■ Exercise description: According to the passage on Volta's work, what conclusion did Volta draw from the effects produced by the pile?

■ Exercise text:
Although opinions may differ as to the interpretation of some of the experiments, Prof. Schuster remarks, in the Encyclopædia Britannica, that there is not much in Volta's writings on the subject which, could be called incorrect, even at the present day. His first communication concerning his researches on the development of electricity by contact was addressed to the Royal Society of England in 1792. In his account of the pile, addressed to Sir J. Banks, and read before the Royal Society in June, 1800, Volta described some of the experimental results obtained with it, and showed that all the effects produced were the same as those which could be obtained from electrical machines, and that therefore galvanism and electricity were identical.

■ Dataset records:

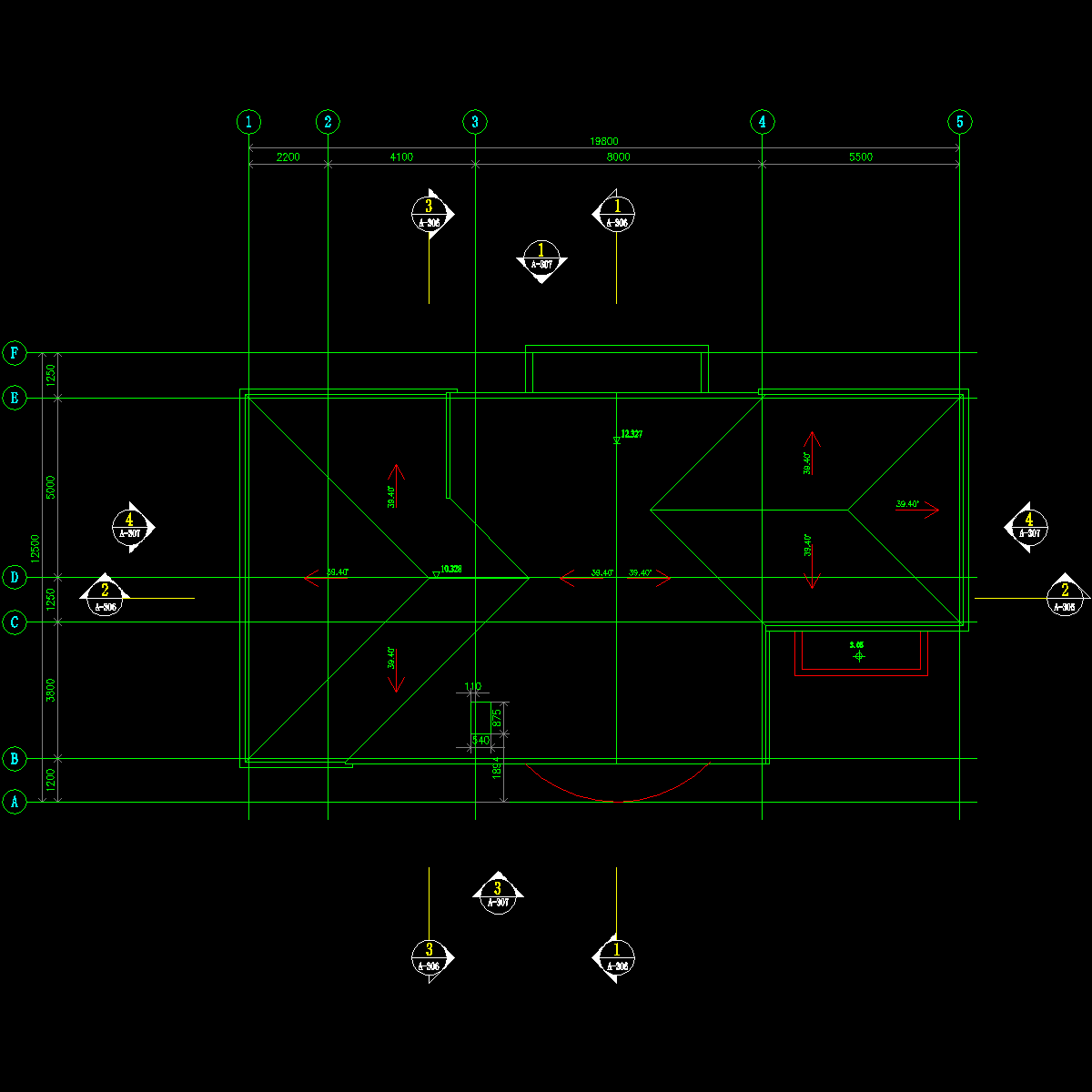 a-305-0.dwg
--
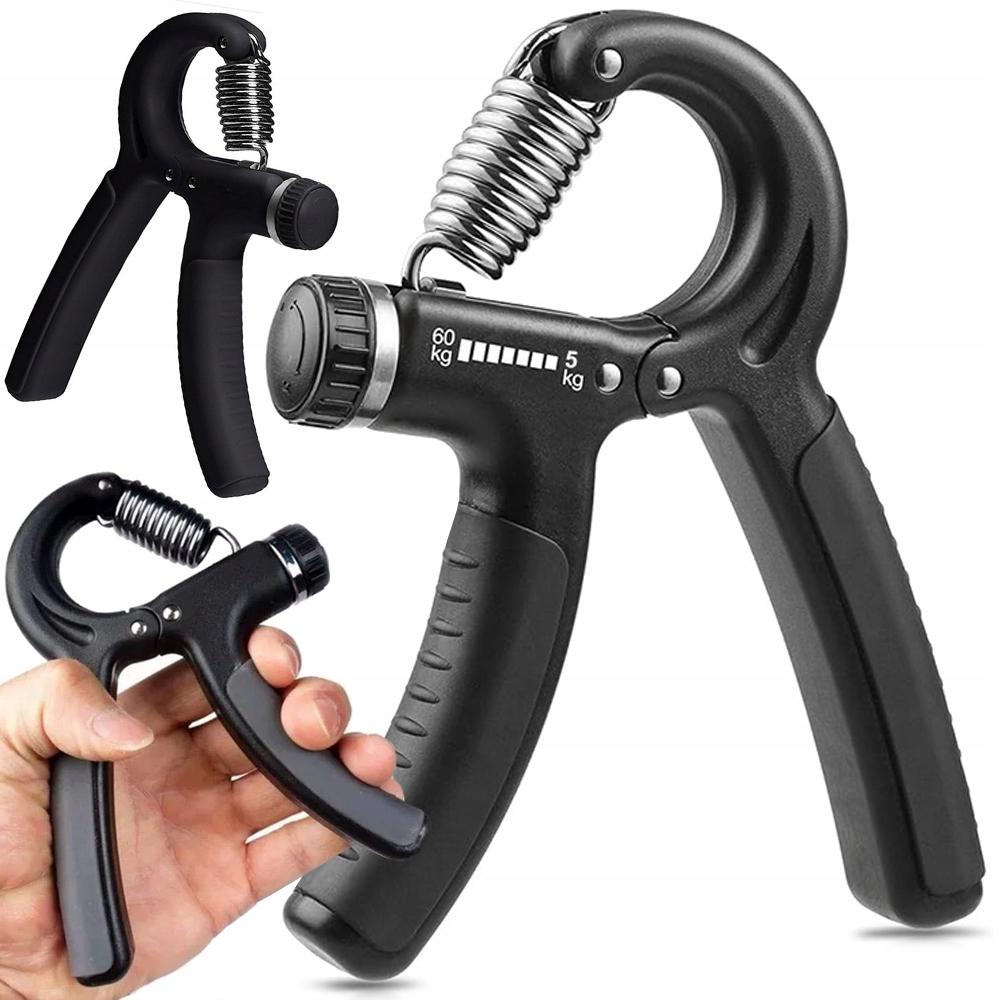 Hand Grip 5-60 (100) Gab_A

■ Task response: He concluded that galvanism and electricity were identical, since all the effects produced by the pile were the same as those obtainable from electrical machines.